**学習用本文:**
-*-*-

このため、各鞘管ダクトスリーブ32と最終番目の本管11内の鞘管12とを接続するときに、やりとり接続作業を行うために、少なくとも最終番目の本管11の端部11bと前記他方の作業穴13の壁体13aとの間に作業用スペースを地中で確保する必要がある。
従って、例えば前記他方の作業穴13が道路の近傍に設けられており且つ前記管路が前記他方の作業穴13に向けて道路を横切るように形成される場合、前記他方の作業穴13の周囲に前記作業用スペースを形成すべく地面を掘削するとき、その掘削領域が道路内に大きくはみ出してしまうため、接続作業中に道路の大幅な交通規制を招く。
これに対し、本発明によれば、前記したように、ダクトスリーブ14の作業穴13の固定端部14bには固定部材27を収容する収容部14dが形成されており、該収容部は、ダクトスリーブ14が作業穴13の壁体13aに設けられた状態で作業穴13内からの固定部材27の挿入を許すことから、固定部材27をダクトスリーブ14の収容部14d内に作業穴13内から挿入し、更に、各鞘管ダクトスリーブ32を、ダクトスリーブ14内に作業穴13内から挿入して固定部材27に取り付けることにより該固定部材を介してダクトスリーブ14に固定することができる。
これにより、本管11及び鞘管12を用いて光通信用ケーブル15のための管路を二つの作業穴13間に形成する際、始点側の前記一方の作業穴13の壁体13aから終点側の前記他方の作業穴13の壁体13aに向けて本管11及び鞘管12をそれぞれ順次接続するとき、例えば、最終番目の本管11にスライド管68が設けられた調節管65の管本体67を接続し、最終番目の本管11内に収容された鞘管12に管本体67内の鞘管69を接続し、更に、該鞘管に端末用鞘管70を接続した後、前記他方の作業穴13の壁体13aに設けられたダクトスリーブ14内に鞘管ダクトスリーブ32を固定部材27と共に挿入することによって鞘管ダクトスリーブ32内に端末用鞘管70を挿入し、これにより、最終番目の本管11の鞘管12と鞘管ダクトスリーブ32とを調節管65の鞘管69及び端末用鞘管70を介して互いに接続することができる。
従って、従来のように鞘管ダクトスリーブ32をダクトスリーブ14に予め固定しておく必要がある場合とは異なり、最終番目の本管11内の鞘管12と各鞘管ダクトスリーブ32とを接続するために、最終番目の本管11とダクトスリーブ14との間で従来のようなやりとり接続作業を行う必要はない。

-*-*-

**記録データ:**
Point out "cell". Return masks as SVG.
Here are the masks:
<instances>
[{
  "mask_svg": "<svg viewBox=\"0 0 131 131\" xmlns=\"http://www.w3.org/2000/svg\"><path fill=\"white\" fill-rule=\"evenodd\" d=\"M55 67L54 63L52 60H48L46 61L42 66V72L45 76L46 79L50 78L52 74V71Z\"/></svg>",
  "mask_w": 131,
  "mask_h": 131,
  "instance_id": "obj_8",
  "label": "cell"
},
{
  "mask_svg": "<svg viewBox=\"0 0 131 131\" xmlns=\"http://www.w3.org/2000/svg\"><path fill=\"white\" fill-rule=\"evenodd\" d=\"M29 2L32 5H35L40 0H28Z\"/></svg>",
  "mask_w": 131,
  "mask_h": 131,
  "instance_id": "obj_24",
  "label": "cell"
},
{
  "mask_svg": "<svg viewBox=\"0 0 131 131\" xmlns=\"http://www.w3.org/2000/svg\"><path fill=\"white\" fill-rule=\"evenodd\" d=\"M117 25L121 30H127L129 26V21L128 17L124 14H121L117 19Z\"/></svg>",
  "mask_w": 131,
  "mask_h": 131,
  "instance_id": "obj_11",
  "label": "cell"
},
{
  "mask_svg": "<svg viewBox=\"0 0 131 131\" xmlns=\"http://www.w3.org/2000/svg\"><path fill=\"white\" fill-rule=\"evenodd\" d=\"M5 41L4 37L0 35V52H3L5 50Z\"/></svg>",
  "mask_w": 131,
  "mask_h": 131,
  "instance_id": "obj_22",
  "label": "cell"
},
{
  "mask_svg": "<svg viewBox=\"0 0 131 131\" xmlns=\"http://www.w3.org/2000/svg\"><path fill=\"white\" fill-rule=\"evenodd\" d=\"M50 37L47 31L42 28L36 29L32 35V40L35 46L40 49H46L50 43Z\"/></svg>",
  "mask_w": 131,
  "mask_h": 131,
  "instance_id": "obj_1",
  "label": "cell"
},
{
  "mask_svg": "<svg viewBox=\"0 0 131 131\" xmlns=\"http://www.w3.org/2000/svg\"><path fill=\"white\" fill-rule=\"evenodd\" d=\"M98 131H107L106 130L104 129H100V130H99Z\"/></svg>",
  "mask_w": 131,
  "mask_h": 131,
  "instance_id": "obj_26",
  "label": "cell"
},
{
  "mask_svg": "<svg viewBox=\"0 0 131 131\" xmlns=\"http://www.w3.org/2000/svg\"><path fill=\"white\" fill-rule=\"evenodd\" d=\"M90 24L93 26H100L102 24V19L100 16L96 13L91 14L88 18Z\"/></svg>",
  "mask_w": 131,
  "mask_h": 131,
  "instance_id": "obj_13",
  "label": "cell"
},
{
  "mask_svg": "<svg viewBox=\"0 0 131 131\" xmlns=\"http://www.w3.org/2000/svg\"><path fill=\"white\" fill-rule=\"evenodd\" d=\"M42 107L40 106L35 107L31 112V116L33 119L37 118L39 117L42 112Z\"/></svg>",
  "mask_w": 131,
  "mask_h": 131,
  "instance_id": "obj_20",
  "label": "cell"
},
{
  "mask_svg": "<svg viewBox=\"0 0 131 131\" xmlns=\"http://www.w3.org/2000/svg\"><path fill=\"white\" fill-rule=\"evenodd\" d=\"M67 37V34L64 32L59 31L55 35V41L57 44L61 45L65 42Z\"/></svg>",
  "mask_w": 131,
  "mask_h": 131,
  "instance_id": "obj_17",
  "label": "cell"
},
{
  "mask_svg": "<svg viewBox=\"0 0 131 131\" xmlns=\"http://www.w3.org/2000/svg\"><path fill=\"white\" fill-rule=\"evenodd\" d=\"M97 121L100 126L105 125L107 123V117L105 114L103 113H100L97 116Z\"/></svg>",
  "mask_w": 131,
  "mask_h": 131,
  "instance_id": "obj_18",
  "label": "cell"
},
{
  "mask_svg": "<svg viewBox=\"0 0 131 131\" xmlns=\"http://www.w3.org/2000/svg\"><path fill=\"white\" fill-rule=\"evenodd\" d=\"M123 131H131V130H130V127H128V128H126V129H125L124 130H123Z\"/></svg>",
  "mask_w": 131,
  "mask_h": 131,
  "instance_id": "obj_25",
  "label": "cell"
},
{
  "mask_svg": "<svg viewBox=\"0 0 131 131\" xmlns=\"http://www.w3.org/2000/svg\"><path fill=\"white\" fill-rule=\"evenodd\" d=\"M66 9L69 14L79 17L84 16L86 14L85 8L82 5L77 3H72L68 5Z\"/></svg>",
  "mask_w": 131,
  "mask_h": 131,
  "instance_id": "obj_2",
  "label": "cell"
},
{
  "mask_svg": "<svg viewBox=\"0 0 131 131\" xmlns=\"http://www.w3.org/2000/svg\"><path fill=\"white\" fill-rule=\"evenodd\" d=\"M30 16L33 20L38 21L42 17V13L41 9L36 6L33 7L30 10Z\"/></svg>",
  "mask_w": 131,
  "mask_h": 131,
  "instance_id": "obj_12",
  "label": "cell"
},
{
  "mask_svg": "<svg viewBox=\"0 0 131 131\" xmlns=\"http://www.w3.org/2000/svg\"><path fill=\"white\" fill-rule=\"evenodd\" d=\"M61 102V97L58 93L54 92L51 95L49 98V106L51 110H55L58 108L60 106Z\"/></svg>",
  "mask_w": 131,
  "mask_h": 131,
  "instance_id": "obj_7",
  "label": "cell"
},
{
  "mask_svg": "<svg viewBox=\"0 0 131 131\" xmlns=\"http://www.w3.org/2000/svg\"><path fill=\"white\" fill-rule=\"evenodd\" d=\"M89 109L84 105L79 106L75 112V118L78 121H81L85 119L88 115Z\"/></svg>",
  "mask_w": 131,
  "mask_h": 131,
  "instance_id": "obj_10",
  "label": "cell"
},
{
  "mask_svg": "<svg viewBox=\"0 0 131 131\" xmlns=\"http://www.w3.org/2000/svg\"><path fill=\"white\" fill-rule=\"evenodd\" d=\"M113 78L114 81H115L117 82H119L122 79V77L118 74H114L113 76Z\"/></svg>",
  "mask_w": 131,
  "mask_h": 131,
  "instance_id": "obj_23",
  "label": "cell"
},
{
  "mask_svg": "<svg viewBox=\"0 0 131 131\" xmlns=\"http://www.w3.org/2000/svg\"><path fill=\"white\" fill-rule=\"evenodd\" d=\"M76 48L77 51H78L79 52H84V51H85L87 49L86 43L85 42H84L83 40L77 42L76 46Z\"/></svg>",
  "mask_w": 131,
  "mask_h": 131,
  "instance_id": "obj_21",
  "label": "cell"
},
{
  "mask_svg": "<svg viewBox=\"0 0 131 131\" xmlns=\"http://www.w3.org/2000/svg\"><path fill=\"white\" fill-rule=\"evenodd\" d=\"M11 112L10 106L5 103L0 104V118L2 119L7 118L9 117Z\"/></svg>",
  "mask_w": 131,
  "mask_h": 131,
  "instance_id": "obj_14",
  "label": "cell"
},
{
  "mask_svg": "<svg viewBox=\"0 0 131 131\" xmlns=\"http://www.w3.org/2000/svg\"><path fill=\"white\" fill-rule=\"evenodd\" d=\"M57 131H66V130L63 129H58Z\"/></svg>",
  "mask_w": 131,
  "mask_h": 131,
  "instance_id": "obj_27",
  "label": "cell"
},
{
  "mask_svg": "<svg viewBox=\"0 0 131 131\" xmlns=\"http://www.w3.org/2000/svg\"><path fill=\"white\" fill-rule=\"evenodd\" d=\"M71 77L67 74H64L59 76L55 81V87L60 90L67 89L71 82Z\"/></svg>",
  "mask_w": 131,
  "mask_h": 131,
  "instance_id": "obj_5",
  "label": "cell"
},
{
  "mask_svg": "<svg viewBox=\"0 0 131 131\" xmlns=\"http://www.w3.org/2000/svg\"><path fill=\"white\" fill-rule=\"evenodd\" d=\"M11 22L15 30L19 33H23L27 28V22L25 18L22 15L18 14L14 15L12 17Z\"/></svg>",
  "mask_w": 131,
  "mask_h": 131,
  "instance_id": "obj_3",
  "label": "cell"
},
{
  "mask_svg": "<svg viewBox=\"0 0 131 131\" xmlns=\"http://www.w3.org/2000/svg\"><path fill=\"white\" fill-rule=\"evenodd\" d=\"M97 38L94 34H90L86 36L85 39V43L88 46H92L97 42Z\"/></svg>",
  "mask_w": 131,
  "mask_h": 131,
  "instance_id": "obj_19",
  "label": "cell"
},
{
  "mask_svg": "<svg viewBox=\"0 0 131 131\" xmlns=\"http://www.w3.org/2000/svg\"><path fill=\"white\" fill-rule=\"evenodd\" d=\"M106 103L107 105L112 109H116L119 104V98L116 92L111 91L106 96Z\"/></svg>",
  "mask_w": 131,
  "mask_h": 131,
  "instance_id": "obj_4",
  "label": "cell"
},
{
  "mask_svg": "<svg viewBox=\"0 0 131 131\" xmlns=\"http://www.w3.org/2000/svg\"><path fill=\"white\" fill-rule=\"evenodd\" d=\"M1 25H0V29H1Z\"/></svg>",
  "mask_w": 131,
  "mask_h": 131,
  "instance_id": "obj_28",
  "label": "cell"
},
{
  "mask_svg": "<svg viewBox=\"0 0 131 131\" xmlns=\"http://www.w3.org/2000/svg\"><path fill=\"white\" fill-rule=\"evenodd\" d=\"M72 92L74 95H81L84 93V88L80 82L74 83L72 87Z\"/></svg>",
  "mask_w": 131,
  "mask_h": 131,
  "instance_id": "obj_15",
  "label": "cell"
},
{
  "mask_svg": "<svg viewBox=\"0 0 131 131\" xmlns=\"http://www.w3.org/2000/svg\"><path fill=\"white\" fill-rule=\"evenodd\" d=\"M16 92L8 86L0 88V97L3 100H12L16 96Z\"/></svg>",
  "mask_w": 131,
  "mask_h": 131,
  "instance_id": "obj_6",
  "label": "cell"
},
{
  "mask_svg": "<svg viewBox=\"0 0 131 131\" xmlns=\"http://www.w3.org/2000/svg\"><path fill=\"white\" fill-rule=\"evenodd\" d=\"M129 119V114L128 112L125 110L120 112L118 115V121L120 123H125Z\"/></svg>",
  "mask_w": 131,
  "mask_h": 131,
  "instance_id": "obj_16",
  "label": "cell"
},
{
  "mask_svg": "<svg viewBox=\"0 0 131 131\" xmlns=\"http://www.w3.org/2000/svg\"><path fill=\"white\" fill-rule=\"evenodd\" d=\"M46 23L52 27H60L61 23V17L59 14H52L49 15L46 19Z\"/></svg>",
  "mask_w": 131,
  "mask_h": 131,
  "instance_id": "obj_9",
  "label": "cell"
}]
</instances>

-*-*-

**取り組む課題:**
• a. 管路接続の本文から、次の一文を英語に訳してください。「従って、従来のように鞘管ダクトスリーブ32をダクトスリーブ14に予め固定しておく必要がある場合とは異なり、最終番目の本管11内の鞘管12と各鞘管ダクトスリーブ32とを接続するために、最終番目の本管11とダクトスリーブ14との間で従来のようなやりとり接続作業を行う必要はない。」
• b. 管路接続の本文を、最後の文の後から書き継ぐこと。
記録された行は使わない。

**課題の解答:**
• a. Therefore, unlike the conventional case in which the sheath-pipe duct sleeve 32 must be fixed to the duct sleeve 14 in advance, there is no need to perform the conventional back-and-forth connection work between the last main pipe 11 and the duct sleeve 14 in order to connect the sheath pipe 12 inside the last main pipe 11 to each sheath-pipe duct sleeve 32.

• b.
このことから、鞘管ダクトスリーブ32と最終番目の本管11内の鞘管12とを接続するには、鞘管ダクトスリーブ32と端末用鞘管70との接続後にスライド管68をスライドさせることにより該スライド管68を調節管65の管本体67とダクトスリーブ14との間に跨らせる作業を行うためのスペースすなわちスライド管68がダクトスリーブ14に向けてスライドする前の状態(図12(a)に二点鎖線で示した状態である。)でスライド管68の一端部68aと前記他方の作業穴13の壁体13aとの間のスペースを地中に確保すれば足りる。
これにより、従来のやりとり接続作業を行う場合のように最終番目の本管11の端部11bと前記他方の作業穴13の壁体13aとの間にスペースを確保する必要がある場合に比べて、地中に確保すべき作業用スペースの前記終点側の作業穴13の壁体13aからの大きさを確実に小さくすることができる。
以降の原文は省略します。